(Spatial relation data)

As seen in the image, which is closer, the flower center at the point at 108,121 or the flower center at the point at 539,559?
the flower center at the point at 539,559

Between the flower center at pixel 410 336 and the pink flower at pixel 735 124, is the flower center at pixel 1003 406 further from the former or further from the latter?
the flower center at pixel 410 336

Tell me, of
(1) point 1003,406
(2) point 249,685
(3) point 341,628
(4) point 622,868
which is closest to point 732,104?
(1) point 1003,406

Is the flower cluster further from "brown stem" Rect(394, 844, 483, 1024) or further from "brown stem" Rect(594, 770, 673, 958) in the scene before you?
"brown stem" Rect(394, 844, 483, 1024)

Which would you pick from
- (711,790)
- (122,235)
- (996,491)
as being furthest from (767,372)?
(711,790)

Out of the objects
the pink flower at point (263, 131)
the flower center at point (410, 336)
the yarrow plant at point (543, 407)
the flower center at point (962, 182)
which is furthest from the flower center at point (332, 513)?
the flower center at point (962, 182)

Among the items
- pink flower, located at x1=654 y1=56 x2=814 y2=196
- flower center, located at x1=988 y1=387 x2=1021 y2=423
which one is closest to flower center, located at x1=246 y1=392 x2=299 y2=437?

EXERCISE BRIEF >>
Reproduce every line of the listing above word for word, changing nothing.

REPLY TO THE EXERCISE >>
As seen in the image, which is closer, the flower center at the point at 108,121 or the flower center at the point at 539,559?
the flower center at the point at 539,559

Between the flower center at pixel 410 336 and the pink flower at pixel 735 124, is the flower center at pixel 1003 406 further from the former or further from the latter?
the flower center at pixel 410 336

Tell me, of
(1) point 1003,406
(2) point 249,685
(3) point 341,628
(4) point 622,868
which is closest to point 732,104?
(1) point 1003,406

Is the flower cluster further from "brown stem" Rect(394, 844, 483, 1024) or further from "brown stem" Rect(594, 770, 673, 958) in the scene before you?
"brown stem" Rect(394, 844, 483, 1024)

Which would you pick from
- (711,790)
- (122,235)
- (996,491)
as being furthest from (767,372)?
(711,790)

Out of the objects
the pink flower at point (263, 131)
the flower center at point (410, 336)
the yarrow plant at point (543, 407)
the flower center at point (962, 182)
which is furthest from the flower center at point (332, 513)?
the flower center at point (962, 182)

Among the items
- pink flower, located at x1=654 y1=56 x2=814 y2=196
- flower center, located at x1=988 y1=387 x2=1021 y2=423
which one is closest to flower center, located at x1=246 y1=392 x2=299 y2=437?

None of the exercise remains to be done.